Of the rascals I met at that time there was one of a far different sort than the others who did much to educate me in the ways of the world. I found him in a town of northern Ohio to which I had drifted and in which I had got a job in a stable run by a man named Nate Lovett, who owned several race horses and who also kept a livery barn. Nate had a stallion, a fast trotter named “Will you Please” and got most of his income by taking him about to neighboring towns to serve mares but he had also some ten or twelve half-wornout old driving horses that were let to the young men of the town when they wanted to take some girl to a dance or for a drive in the country. These I took care of, working all day and sleeping on a cot in what we called the office but having my evenings free. A gigantic and goodhearted Negro took care of the racing horses and stayed in the office from eight until eleven in the evening. “Go on child. I ain’t got no folks in this town and I don’t want none here neither,” he said.

Lovett, a man of the English jockey type, had lost one eye in a fight but was a quiet enough fellow, never losing his temper except when someone spoke favorably of the Irish or of the Catholic religion.
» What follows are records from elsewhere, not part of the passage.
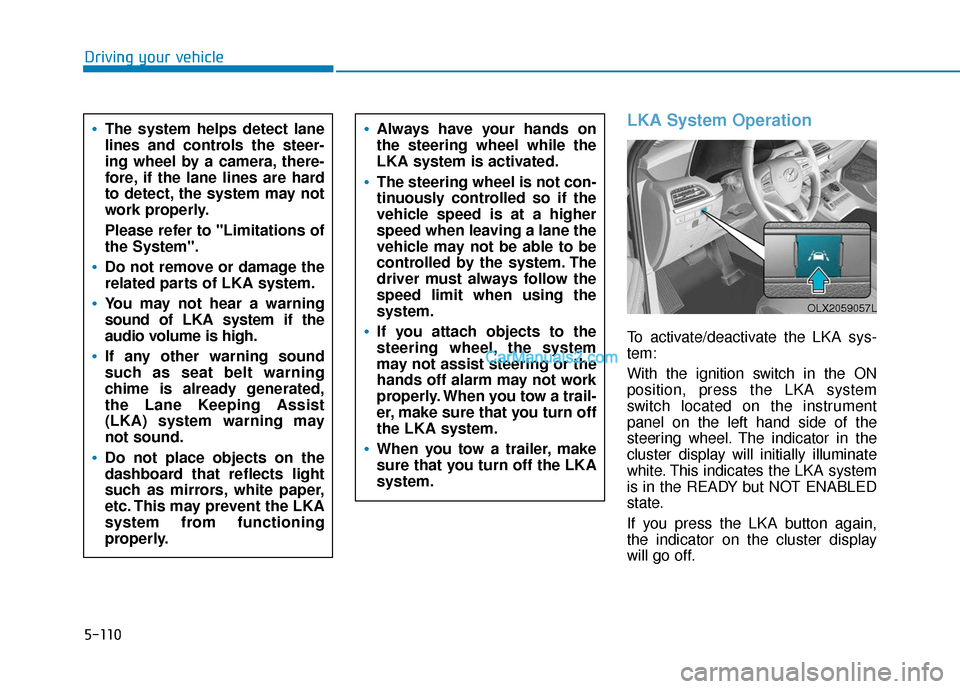 Hyundai Palisade 2020 Owners Manual 5-110
Driving your vehicle
LKA System Operation
To activate/deactivate the LKA sys-
tem:
With the ignition switch in the ON
position, press the LKA system
switch located on the instrument
panel on the Hyundai Palisade 2020 Owners Manual 5-110
Driving your vehicle
LKA System Operation
To activate/deactivate the LKA sys-
tem:
With the ignition switch in the ON
position, press the LKA system
switch located on the instrument
panel on the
He had a fixed notion that the Pope at Rome had made up his mind to get control of America and had filled the land with crafty spies and agents who worked tirelessly night and day to accomplish his ends and when he spoke of the Irish Catholics he lowered his voice, put his hand over his mouth, winked, scowled and acted in general like one creeping stealthily through some mountainous country, infested with desperadoes, and in which every tree and stone might conceal a deadly enemy.

At the stable during the long quiet winter afternoons there was little to do so we all gathered in the office, a room some fifteen by twenty with a large stove in the centre. There certain citizens of the town came daily to visit us.

In the room there would be at one time Bert the Negro; Lovett, sitting on a stool and tapping the floor with a driver’s whip; myself, taking in everything and sometimes with my nose in a book; Tom Moseby, who had been a gambler on a Mississippi River boat in his young days and who always wore a large dirty white collar with a black stock; Silas Hunt, a lawyer who had no practice nor seemed to want any and who was said to be writing a book on the subject of constitutional law, a book that no one ever saw; a fat German, who was a follower of Karl Marx and who owned a large farm near the town, but who, for all his anti-capitalistic beliefs, was said to cheat ruthlessly all who had any sort of dealings with him; Billy West, who owned two race horses himself and whose wife ran the town millinery store and who was himself something of a dandy and, last of all, Judge Turner.